● **TÂCHES À RÉALISER**:
1. Relevez chaque personne désignée par son nom dans l'extrait à lire, avec la fonction ou le rôle que le texte lui attribue.
2. D'après l'extrait à lire, à quelle heure la clôture de l'instruction a-t-elle été prononcée ?
3. Recopiez le passage de l'extrait à lire qui va de « - le motif de » jusqu'à « pièces du dossier. » inclus.

TA Versailles, 14/08/2023, n°2306108

Vu la procédure suivante :

Par une requête enregistrée le 26 juillet 2023, et un mémoire en réplique, enregistré le 10 août 2023, la société IG Doc, représentée par Me Belaghlem, demande dans le dernier état de ses écritures, à la juge des référés, statuant en application de l'article L.551-1 du code de justice administrative :

1°) d'annuler la décision du 24 mai 2023 par laquelle le ministre des Armées a rejeté l'offre qu'elle a présentée dans le cadre de la consultation n°19J40142 ayant pour objet la réalisation de la documentation technique utilisateur (DTU) du parc parachutage-largage ;

2°) d'autoriser le réexamen de sa candidature.

Elle soutient que :

- le motif de rejet de son offre, tiré de l'absence du placement en liquidation judiciaire de la société, est illégal dès lors qu'à la date de cette décision elle ne l'était plus ;

- la société présentait les capacités techniques et financières propre à rendre sa candidature régulière.

Par un mémoire en défense, enregistré le 8 août 2023, le ministre des armées conclut au rejet de la requête.

Il soutient que les moyens de la requête ne sont pas fondés.

Vu les autres pièces du dossier.

Vu :

- le code de la commande publique ;

- le code de justice administrative.

La présidente du tribunal a désigné Mme Boukheloua pour statuer sur les référés précontractuels en application de l'article L. 551-1 du code de justice administrative.

Les parties ont été régulièrement averties du jour de l'audience.

- Ont été entendus, au cours de l'audience publique tenue le 11 août 2023 à 10h00, en présence de M. Rossini, greffier d'audience :

- le rapport de Mme Boukheloua, juge des référés,

- les observations de Me Belaghlem pour la société IGDoc qui a repris ses écritures ;

- les observations de Mme B A, chargée d'étude contentieux contractuel et domanial à la direction des affaires juridiques du ministère des Armées, mandatée par le ministre, qui a repris ses écritures.

La clôture de l'instruction a été prononcée à 10h32.

Considérant ce qui suit :

1. Par un avis, publié le 20 février 2021 au bulletin officiel des annonces de marchés publics (BOAMP) et le 23 février 2021 au journal officiel de l'Union européenne, la structure intégrée du maintien en condition opérationnelle des matériels terrestres (SIMMT) a lancé une procédure de passation d'un accord-cadre mono-attributaire et s'exécutant à bons de commande ayant pour objet la réalisation de la documentation technique utilisateur (DTU) du parc parachutage - largage. Par une décision du 24 mai 2023, notifiée le 17 juillet 2023, le ministre des Armées a informé la société IGDoc du rejet de son offre au motif qu'elle était en situation de liquidation judiciaire depuis le 1er février 2023. La société IGDoc demande, par la présente requête, d'annuler cette décision et d'autoriser le réexamen de sa candidature.

● **ENTRÉES AFFICHÉES**:
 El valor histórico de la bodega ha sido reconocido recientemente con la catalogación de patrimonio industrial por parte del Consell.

--

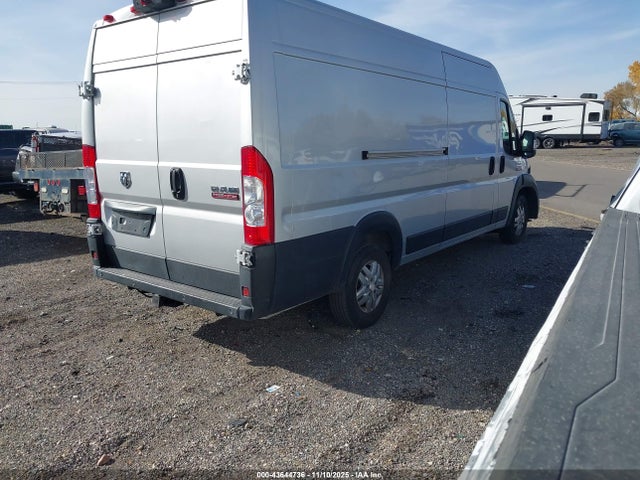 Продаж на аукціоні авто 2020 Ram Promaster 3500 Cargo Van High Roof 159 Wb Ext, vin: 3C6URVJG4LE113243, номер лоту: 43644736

● **RÉSULTATS DE L'EXERCICE**:
1.
- Me Belaghlem : représente la société IG Doc.
- Mme Boukheloua : juge des référés, désignée par la présidente du tribunal.
- M. Rossini : greffier d'audience.
- Mme B A : chargée d'étude contentieux contractuel et domanial à la direction des affaires juridiques du ministère des Armées, mandatée par le ministre.

2. À 10h32.

3.
- le motif de rejet de son offre, tiré de l'absence du placement en liquidation judiciaire de la société, est illégal dès lors qu'à la date de cette décision elle ne l'était plus ;

- la société présentait les capacités techniques et financières propre à rendre sa candidature régulière.

Par un mémoire en défense, enregistré le 8 août 2023, le ministre des armées conclut au rejet de la requête.

Il soutient que les moyens de la requête ne sont pas fondés.

Vu les autres pièces du dossier.